The researchers plan to test the association further in clinical trials.

By Natalie Hoge

A group of UChicago researchers recently published a study that found that CBD may help block the COVID-19 virus in mice and human cells. Scientists believe that CBD interacts with the host’s endoplasmic reticulum and interferon signaling pathways in order to block SARS-CoV-2 replication.

Glenn Randall, one of the authors of the study, is a Professor in the Department of Microbiology. When starting the research process, Randall recalled that the team first brainstormed chemicals that could have anti-SARS properties.

“CBD was suggested because it has anti-inflammatory properties that we thought might dampen a hyperaggressive immune response associated with later stages of COVID-19 disease pathology,” Randall said.

Randall explained that there were a number of surprising results during the study. “The first surprise was that CBD actually directly blocks the ability of SARS-CoV-2 to replicate in lung cells and animal models of COVID. It directly activated genes that our body uses to fight viral infections,” he said. “The second surprise was that patients who were taking an FDA-approved formulation of CBD used to treat epilepsy had significantly less incidence of COVID than similar patients who were not taking CBD.”

In an interview with The Maroon , Randall described his hopes for the researchers’ next steps. “It is impossible to know the value of CBD in treating or preventing COVID without a carefully designed clinical trial. [UChicago researchers] are trying to develop such a trial now.”

Randall also emphasized that the study results should not undermine the current federal guidelines for COVID-19 prevention. “Neither CBD nor marijuana is an accepted preventative for COVID at this time. Vaccines and masking are proven approaches to prevent severe COVID, and CBD should not take their place,” said Randall.

The Maroon also spoke with Dr. Thomas Best of the Center for Health and the Social Sciences about his work for the study. Best echoed Randall’s surprise at their results.

“What was overall surprising to me is that [as] I kept adding more and more controls, or statistical checks and balances, to try to eliminate confounding [evidence]…the association between having a record of CBD and testing positive for COVID was still a significant negative association,” Best said.
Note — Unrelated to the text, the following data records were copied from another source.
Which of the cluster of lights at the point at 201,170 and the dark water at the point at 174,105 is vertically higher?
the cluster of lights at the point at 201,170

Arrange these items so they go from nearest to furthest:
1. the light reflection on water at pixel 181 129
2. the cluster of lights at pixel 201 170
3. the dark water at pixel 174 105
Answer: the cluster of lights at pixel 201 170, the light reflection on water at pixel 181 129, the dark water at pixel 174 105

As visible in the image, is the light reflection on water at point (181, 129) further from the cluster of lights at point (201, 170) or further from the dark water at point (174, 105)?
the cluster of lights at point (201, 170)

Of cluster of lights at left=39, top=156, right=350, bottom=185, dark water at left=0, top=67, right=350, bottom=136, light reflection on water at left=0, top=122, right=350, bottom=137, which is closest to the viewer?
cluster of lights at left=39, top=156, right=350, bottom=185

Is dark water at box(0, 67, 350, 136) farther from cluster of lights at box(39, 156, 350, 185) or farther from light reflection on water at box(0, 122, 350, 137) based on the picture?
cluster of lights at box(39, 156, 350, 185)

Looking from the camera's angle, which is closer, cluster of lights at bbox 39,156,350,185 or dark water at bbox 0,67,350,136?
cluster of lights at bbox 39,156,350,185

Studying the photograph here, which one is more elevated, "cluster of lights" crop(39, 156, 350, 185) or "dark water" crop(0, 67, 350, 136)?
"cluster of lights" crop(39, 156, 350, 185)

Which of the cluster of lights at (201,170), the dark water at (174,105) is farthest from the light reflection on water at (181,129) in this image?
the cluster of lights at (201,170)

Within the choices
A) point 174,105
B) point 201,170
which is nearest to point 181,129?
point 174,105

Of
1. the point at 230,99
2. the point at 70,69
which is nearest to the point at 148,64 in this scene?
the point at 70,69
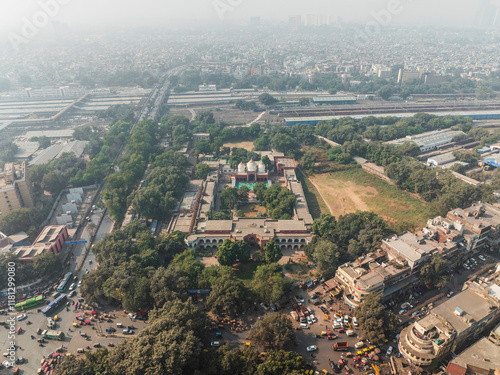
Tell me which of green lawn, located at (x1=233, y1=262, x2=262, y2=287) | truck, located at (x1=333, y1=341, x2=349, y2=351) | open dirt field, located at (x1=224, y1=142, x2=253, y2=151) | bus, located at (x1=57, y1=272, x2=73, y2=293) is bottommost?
green lawn, located at (x1=233, y1=262, x2=262, y2=287)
Best learned from mistakes with early data, which helped him improve the study’s methods. Prior to working with the National Covid Cohort Collaborative (N3C), Best learned that it’s important, “to be careful about assumptions you make with medical record data. It’s not always clear how different variables are defined, and one needs to be careful and forthright about any assumptions that they made that might be questionable.”

Best also spoke about the interdisciplinary nature of the study. “The number of authors on this is more than I’ve ever been part of, and the depth of work that was done by the collective is more than I’ve ever been part of,” he said. “The different perspectives, the number of different experiments that [were] done, both [with] patients and in cellular analysis, and in mice…. It’s all in one paper.”